Case ID: or-app_193/html/0290-01.html
Source: Caselaw Access Project
Author: {"author": "\n      PER CURIAM", "license": "Public Domain", "url": "https://static.case.law/"}
Date Created: 2024-08-24T03:29:51.129683

Submitted on briefs and record December 11, 2003,
    affirmed April 28, 2004
    Diana Lynn SABADOS, Respondent, v. Roderick John KEMPA, Appellant.
    
    03-0002-Z0; A120768
    89 P3d 1213
    Patrick S. Melendy filed the brief for appellant. With him on the brief was Ackley Melendy & Kelly, LLP.
    No appearance for respondent.
    Before Edmonds, Presiding Judge, and Schuman and Ortega, Judges.
    PER CURIAM
   PER CURIAM

Appellant appeals from the entry of a final stalking protective order of unlimited duration. ORS 30.866(1) (2001). He argues that the evidence is not sufficient to support such an order under the requirements of the statute and, alternatively, that the order is too broad in scope because it does not take into account chance encounters between respondent and himself. We review de novo, giving deference to the trial court’s express and implicit credibility determinations. ORS 19.415(3) (2001); Pinkham v. Brubaker, 178 Or App 360, 362, 37 P3d 186 (2001). After reviewing the record in this case, we affirm.

A detailed description of the facts in this case would not benefit the bench or bar. In our view, the first assignment of error turns on whether, as respondent testified, appellant pointed or waved a gun at her or whether appellant, as he testified, placed an unloaded gun on a bed and suggested that respondent “finish [him] off’ in an act of histrionics. In light of the trial court’s ruling, it must have believed the former. Because the trial court had the opportunity to view the witnesses firsthand, we defer to its finding.

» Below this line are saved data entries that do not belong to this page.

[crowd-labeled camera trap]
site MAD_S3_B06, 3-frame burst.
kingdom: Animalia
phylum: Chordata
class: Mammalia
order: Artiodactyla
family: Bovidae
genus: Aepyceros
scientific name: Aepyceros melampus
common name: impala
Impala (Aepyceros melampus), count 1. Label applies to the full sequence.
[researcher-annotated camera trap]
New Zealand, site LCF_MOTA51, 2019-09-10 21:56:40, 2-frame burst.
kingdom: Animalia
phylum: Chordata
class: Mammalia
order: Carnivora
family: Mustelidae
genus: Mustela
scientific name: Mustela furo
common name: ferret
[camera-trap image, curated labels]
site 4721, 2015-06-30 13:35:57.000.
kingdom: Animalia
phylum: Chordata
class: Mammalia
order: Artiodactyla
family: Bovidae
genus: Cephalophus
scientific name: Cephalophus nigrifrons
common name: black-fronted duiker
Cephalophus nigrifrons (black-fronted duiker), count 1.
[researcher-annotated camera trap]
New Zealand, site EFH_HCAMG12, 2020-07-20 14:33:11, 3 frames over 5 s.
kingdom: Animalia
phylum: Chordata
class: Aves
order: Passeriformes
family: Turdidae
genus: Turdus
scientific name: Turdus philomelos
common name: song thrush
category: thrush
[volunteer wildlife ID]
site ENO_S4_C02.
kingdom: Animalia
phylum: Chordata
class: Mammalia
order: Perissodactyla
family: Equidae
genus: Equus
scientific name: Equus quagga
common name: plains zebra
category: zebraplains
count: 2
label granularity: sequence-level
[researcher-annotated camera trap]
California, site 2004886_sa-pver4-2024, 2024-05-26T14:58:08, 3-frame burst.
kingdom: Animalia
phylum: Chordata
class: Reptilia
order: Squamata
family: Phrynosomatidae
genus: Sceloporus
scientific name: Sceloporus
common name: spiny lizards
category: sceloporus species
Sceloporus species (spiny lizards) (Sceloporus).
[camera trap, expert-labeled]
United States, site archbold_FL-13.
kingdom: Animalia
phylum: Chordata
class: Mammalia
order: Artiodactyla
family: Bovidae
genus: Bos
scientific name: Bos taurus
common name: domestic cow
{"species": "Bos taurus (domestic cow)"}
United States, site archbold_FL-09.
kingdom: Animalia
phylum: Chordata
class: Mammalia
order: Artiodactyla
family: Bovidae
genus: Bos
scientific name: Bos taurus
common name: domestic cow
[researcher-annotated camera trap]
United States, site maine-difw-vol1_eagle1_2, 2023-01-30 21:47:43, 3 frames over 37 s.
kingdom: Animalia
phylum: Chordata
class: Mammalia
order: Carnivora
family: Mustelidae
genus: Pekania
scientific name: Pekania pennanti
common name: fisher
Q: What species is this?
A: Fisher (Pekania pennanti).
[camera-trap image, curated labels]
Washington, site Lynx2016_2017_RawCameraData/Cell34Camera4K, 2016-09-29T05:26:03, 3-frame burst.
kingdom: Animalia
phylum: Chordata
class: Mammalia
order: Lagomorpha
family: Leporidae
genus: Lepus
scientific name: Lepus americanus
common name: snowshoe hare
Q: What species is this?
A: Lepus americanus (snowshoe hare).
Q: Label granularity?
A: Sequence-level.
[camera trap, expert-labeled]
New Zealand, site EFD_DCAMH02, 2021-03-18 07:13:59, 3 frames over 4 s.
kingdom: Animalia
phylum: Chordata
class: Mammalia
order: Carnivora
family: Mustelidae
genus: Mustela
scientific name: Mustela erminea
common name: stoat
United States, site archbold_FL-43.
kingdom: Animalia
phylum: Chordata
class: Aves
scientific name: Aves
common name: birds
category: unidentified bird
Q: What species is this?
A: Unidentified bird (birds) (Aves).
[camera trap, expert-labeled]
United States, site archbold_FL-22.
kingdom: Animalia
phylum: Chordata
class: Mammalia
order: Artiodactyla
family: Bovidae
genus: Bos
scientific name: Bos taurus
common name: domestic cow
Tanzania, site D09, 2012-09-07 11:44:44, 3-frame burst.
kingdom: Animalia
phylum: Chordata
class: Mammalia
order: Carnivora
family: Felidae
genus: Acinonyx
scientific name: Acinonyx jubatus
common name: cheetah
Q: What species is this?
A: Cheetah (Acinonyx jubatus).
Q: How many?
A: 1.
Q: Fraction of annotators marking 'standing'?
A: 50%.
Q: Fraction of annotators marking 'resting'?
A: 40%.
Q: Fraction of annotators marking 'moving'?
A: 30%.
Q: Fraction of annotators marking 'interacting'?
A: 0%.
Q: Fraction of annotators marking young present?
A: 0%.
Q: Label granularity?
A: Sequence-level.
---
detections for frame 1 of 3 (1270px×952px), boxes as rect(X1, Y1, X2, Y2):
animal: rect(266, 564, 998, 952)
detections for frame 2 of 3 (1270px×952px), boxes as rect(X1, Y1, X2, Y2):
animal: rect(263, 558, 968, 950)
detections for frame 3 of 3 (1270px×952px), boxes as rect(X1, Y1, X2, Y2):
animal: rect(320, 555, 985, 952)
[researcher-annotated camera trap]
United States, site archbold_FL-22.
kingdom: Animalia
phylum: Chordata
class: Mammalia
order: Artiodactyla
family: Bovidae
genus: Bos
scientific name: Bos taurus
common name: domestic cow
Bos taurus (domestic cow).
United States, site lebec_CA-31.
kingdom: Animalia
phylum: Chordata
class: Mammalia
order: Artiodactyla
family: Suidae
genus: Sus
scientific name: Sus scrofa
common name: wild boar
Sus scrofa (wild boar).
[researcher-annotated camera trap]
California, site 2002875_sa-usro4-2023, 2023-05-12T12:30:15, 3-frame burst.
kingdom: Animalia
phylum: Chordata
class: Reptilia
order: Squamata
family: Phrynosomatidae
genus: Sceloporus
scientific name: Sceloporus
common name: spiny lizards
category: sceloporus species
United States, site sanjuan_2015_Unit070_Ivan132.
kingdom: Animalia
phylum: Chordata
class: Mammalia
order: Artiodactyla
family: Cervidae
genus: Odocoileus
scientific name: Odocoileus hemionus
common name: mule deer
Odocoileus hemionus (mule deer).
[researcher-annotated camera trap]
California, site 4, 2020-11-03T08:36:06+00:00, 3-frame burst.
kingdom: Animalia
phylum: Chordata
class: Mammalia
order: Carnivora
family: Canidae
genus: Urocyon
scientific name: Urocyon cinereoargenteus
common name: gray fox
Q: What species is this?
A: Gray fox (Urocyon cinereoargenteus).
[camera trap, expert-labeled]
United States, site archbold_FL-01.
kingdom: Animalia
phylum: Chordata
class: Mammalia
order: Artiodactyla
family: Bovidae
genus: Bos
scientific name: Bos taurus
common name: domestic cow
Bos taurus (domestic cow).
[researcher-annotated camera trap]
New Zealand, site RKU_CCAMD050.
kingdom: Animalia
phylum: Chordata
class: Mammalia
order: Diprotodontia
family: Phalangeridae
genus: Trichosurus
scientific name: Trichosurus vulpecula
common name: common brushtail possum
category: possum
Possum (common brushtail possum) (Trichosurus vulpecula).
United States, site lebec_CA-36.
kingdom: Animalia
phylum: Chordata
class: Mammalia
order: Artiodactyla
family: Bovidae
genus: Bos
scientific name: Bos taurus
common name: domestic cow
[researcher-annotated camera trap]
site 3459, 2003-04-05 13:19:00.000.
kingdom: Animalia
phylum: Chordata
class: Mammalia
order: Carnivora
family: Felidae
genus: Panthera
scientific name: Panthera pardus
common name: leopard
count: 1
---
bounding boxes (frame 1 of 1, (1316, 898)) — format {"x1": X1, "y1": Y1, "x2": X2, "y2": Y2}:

The second assignment of error was not preserved in the trial court. We therefore decline to review it on appeal. ORAP 5.45(4)(a).

Affirmed. 
      
       ORS 30.866 was amended by Oregon Laws 2003, chapter 292, section 3. Those amendments do not affect our analysis.
     
      
       The 2003 legislature passed House Bill (HB) 2646, amending ORS 19.415. Or Laws 2003, ch 576, § 88. However, because the judgment on appeal was entered before the effective date of HB 2646, those amendments do not apply here. Or Laws 2003, ch 576, § 90a.